Cornell University Library owes much of its excellence to the generosity of donors, including discerning collectors who gave their collections.  A case in point is the bound manuscripts held in the Division of Rare and Manuscript Collections. While some were purchased, many more were donated by faculty members or given by collectors such as Benno Loewy, whose vast collection arrived in several railroad boxcars after his death in 1919.  As Library staff today work to put the catalog records online for these volumes, many of the works are being fully described for the first time.  For those lucky enough to work with them, examining these long-neglected volumes is like opening a new present every day.

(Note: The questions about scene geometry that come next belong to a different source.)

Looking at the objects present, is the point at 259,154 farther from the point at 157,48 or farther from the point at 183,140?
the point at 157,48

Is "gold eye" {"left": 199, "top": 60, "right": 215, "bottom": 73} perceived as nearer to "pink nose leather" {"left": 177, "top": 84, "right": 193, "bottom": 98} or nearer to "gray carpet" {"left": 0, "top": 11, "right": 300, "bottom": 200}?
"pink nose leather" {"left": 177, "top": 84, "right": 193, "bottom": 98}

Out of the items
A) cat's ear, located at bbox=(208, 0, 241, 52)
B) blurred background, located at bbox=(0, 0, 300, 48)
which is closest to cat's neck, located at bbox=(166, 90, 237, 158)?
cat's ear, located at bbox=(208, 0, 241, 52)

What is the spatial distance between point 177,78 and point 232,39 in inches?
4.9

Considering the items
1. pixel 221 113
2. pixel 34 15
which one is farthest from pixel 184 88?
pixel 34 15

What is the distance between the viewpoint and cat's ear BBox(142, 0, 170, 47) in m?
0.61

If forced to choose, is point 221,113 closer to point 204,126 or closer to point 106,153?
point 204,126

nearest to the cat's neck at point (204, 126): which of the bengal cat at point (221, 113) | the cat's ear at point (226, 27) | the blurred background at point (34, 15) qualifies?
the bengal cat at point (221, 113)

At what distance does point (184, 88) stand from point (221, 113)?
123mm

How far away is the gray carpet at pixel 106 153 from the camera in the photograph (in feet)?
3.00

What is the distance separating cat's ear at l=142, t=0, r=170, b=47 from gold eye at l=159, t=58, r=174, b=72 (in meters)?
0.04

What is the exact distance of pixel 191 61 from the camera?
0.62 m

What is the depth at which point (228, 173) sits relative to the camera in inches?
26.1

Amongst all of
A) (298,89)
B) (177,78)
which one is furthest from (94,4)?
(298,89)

One such find is the orderly book kept by John Whiting, a soldier in the Continental Army in the Revolutionary War, who served successively under Generals Arnold, Gates, and Washington.  Beginning at Totowa, New Jersey, in late November 1780 and ending at West Point in February 1781, his neatly written book records general and garrison orders, official messages, and congressional resolutions affecting the army, but also vivid details of regimental life.  Whiting describes General Washington’s praise of the conduct of the Marquis de Lafayette; the taking of Fort St. George, on Long Island, by Major Talmadge and his troops; and the acquittal of Major David S. Franks of complicity in Benedict Arnold’s treason.  His orderly book ends with a detailed account of the Battle of Cowpens, South Carolina.  For anyone studying the history of the period, this volume will be a rare treat: an eighteenth-century eyewitness account.

A revealing look at another war is contained in the eight small volumes of a German soldier’s diary from World War II.  Known to us only as Siemers, the soldier carefully glued into his diary newspaper clippings about the war and wrote down the daily bulletins of the Oberkommando der Wehrmacht (OKW), the German army’s high command.  The clippings, from German newspapers, give us a German view of the war’s progress.  It is startling to open a volume of the diary and see the newspaper headlines in the simplified Gothic type font that was characteristic of the Nazi period.

On a happier note, the scholar investigating the state of France at the end of the seventeenth century will find a comprehensive overview in the thirty-five beautifully bound volumes prepared from 1697 to 1700 for the instruction of Louis, the Duke of Burgundy (1682-1712).  Louis, the heir to the French throne, needed to be briefed.  Under the direction of the Duke of Beauvilliers, questionnaires concerning every aspect of political, social, and economic life went out from Paris to the administrators of every province of France.  The detailed replies that came back fill these volumes with firsthand data, province by province, on the state of the nation.  There were various copies of this valuable compendium at the time, with slightly differing text.  The text was also later edited and digested and appeared in print throughout the eighteenth century—a testimony to its value as an overview of France on the eve of the Enlightenment.

Historians of music and theater—and people who just like to look at old photographs—will revel in the theater and opera scrapbooks artfully put together by an anonymous collector from 1902 to 1918.  These three large volumes are filled with programs, publicity photographs, newspaper illustrations, and reviews of plays, operas, and vaudeville performed in London before and during the Great War.  Besides the expected programs and publicity stills from performances of Shakespeare, George Bernard Shaw, Verdi, Wagner, and Gilbert and Sullivan, there are many photographs of actors and actresses.  Some of them are now little remembered but were clearly revered at the time: Ellen Terry, Sir Henry Irving, Winifred Emery, Ernest Mainwaring, Gerald Du Maurier, and Annette Kellerman, to name a few.  The effect of these lively scrapbooks is to immerse us in the London theater scene at the dawn of the twentieth century.